The Promyelocytic Leukemia Zinc Finger Protein Down-Regulates Apoptosis and Expression of the Proapoptotic BID Protein in Lymphocytes

• Published in: Proceedings of the National Academy of Sciences - PNAS Vol. 101; no. 7; pp. 1898 - 1903
• Main Authors: Parrado, Antonio, Robledo, Macarena, Moya-Quiles, M. Rosa, Marín, Luis A., Chomienne, Christine, Padua, Rose Ann, Alvarez-López, M. Rocío, Dausset, Jean
• Format: Journal Article
• Language: English
• Published: United States National Academy of Sciences 17.02.2004; National Acad Sciences
• Subjects: Annexins; Apoptosis; Apoptosis - drug effects; BH3 Interacting Domain Death Agonist Protein; BID protein; Biological Sciences; Carrier Proteins - genetics; Cell lines; Cellular biology; Culture Media, Serum-Free - pharmacology; DNA-Binding Proteins - genetics; DNA-Binding Proteins - metabolism; Down-Regulation; Electrophoretic Mobility Shift Assay; Genes; Humans; Jurkat Cells; Kinetics; Kruppel-Like Transcription Factors; Leukemia; Lymphocyte receptors; Lymphocytes; Lymphocytes - cytology; Lymphocytes - metabolism; Membrane Potentials; Messenger RNA; PLZF gene; Promoter Regions, Genetic - genetics; Promyelocytic Leukemia Zinc Finger Protein; Proteins; Proto-Oncogene Proteins c-bcl-2 - metabolism; Repression; RNA, Messenger - genetics; RNA, Messenger - metabolism; T lymphocytes; Transcription Factors - genetics; Transcription Factors - metabolism; Zinc
• ISSN: 0027-8424; 1091-6490
• DOI: 10.1073/pnas.0308358100

The promyelocytic leukemia zinc finger (PLZF) gene, involved in rare cases of acute promyelocytic leukemia, encodes a Krüppeltype zinc finger transcription factor.

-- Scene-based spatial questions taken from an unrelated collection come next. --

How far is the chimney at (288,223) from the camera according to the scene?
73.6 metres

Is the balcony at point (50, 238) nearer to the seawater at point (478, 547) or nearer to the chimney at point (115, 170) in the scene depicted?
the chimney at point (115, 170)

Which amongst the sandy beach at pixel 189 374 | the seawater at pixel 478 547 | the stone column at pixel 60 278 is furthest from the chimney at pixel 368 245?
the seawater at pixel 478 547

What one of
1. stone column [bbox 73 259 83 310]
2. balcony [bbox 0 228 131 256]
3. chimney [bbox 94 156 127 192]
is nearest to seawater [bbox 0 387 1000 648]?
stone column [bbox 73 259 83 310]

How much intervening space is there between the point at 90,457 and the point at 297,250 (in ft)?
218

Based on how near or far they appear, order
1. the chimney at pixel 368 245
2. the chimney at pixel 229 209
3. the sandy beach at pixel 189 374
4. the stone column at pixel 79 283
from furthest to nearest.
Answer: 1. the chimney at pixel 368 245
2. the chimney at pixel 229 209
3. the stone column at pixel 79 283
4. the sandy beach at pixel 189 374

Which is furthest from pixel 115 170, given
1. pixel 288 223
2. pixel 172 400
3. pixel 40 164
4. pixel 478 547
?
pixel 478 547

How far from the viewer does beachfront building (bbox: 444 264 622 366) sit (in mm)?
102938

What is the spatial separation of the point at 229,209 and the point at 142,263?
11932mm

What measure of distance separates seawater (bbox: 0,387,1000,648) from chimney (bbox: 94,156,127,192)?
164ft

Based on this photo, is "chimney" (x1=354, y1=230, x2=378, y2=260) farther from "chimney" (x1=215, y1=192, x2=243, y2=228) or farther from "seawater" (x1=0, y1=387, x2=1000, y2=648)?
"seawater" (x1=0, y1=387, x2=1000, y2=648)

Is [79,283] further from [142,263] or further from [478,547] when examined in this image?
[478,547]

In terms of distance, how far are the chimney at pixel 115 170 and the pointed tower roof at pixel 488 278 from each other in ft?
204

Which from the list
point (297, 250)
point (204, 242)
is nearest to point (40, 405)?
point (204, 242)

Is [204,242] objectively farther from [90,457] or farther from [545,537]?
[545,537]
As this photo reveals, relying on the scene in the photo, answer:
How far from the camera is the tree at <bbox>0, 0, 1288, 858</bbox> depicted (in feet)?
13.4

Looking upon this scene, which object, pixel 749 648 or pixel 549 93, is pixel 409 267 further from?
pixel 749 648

It has been reported that PLZF affects myeloid cell growth, differentiation, and apoptosis. However, the function of PLZF in the lymphoid compartment, where PLZF is also expressed, remains largely unknown. To investigate a potential relationship between PLZF expression in lymphocytes and programmed cell death, an inducible model of stable clones of the lymphoid Jurkat cell line was created by using the tet-off system. Although induction of PLZF expression by itself did not produce changes in the basal levels of apoptosis, PLZF had a significant anti-apoptotic effect in Jurkat cells cultured in conditions of serum starvation, as measured by annexin V staining and terminal deoxynucleotidyltransferase-mediated dUTP nick end labeling. In addition, retarded loss of mitochondrial transmembrane potential was observed in the PLZF-expressing clones, suggesting that PLZF protects from cell death through a mitochondrial-dependent mechanism. To identify apoptosis-related targets of PLZF, a screen for differential expression identified BID, a proapoptotic member of the Bcl2 family, as significantly down-regulated by PLZF. Furthermore, a high-affinity PLZF-binding site element was identified upstream of the BID transcriptional start site, as assessed by electrophoretic mobility-shift assays. These results suggest that BID is a target of PLZF repression and a candidate gene to mediate the PLZF-induced resistance to apoptosis.